Things to do:
a: In the post about Ad-ID, write out the passage from "Tuesday, May 2, 2017" up to and including "attention, and focus.".
b: Continue the post about Ad-ID, starting after its last sentence.

Page extract:
Tuesday, May 2, 2017

When I first started as SVP of cross-industry workflow at the 4A’s in 2007, spending half my time on Ad-ID, I was sure of one thing: one day Ad-ID would be my full-time job. I believed that there was a need for a centralized registration authority for ads, just like UPC for consumer packaged goods, ISBN for books, and ISRC for music. It was a matter of time, attention, and focus.

Back then, we had a staff of 1.5 people, and more than 200 advertisers who created over 55,000 codes. Today, we have over 1,500 advertisers who created nearly 360,000 codes in 2016, and nine full-time staff. In total, more than 3,500 advertisers have created nearly 2.6 million codes since 2002. I am proud of the growth we have seen, and proud of the team that has built this business.

This expansion has not been without incident. I recall that within days of the October 2007 press release announcing the withdrawal of ISCI advertising coding, I received a rather ominous call warning that if we followed through with the withdrawal of ISCI, “you should be concerned for your safety.” I can also remember traveling across the country in August 2013 shortly after the announcement of the ANA/4A’s Joint Policy Committee SAG/AFTRA Collective Bargaining Agreement requirement to use Ad-ID, and being confronted by many very upset people. The first report I received in advance of a West Coast meeting was that people were planning to march on the meeting with pitchforks and torches if the “Ad-ID guy” dared to show up. I came, I addressed the crowd, and a year later many of those same angry people remarked that even though they were awful to me and my team, we continued to treat them with respect, and made the transition to Ad-ID less painful. All I can say is, I’m glad I have a thick skin.

The other memory that I will always treasure is having met, gotten to know, and stayed in touch with the late David Dole, who was among those responsible for developing ISCI in 1969. David was a vital, active, and brilliant man right up to the end at the age of 101. He had a passion for making things better. He shared with me his belief that ISCI was never intended to remain “just a code.” He believed that it needed to evolve into a computer-based system that media publishers and measurement companies could tap into.

Data shown:
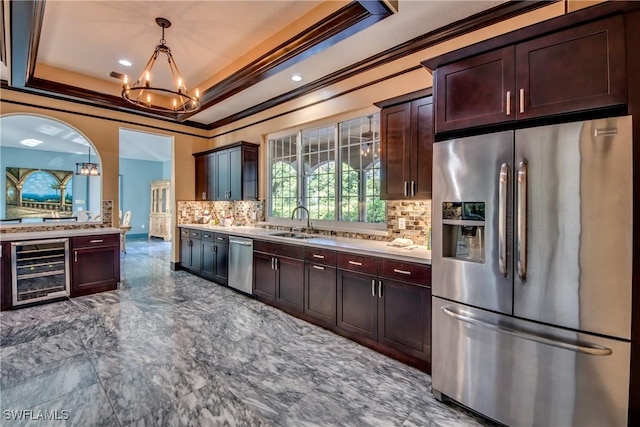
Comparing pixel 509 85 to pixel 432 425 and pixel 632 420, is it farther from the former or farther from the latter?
pixel 432 425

Task results:
a:
Tuesday, May 2, 2017

When I first started as SVP of cross-industry workflow at the 4A’s in 2007, spending half my time on Ad-ID, I was sure of one thing: one day Ad-ID would be my full-time job. I believed that there was a need for a centralized registration authority for ads, just like UPC for consumer packaged goods, ISBN for books, and ISRC for music. It was a matter of time, attention, and focus.

b:
I must say that my proudest achievement in the past decade came in January 2016 when the Interactive Advertising Bureau Technology Lab released VAST 4.0, an update to its Video Ad Serving Template for delivering video ads across multiple platforms (over-the-air, online, over-the-top, mobile, place-based). VAST 4.0 includes a requirement for a unique creative identifier, such as Ad-ID in the United States. The challenge ahead for the Ad-ID and IAB Tech Lab teams is to advocate for the universal adoption of VAST 4.0, and by association, the use of Ad-ID across all video platforms.

In the 10 years I have been with Ad-ID, I have been privileged to have had the support of senior leaders of the 4A’s and ANA. In particular, Bob Liodice, who in 2012 took on the role of CEO of Ad-ID, has provided invaluable guidance to me as I have built and expanded this team. Bob recently told me that the leadership of the 4A’s and ANA agreed it was time for me to assume the leadership of the company, and so it is my great honor to take on the new role of Executive Director of Ad-ID.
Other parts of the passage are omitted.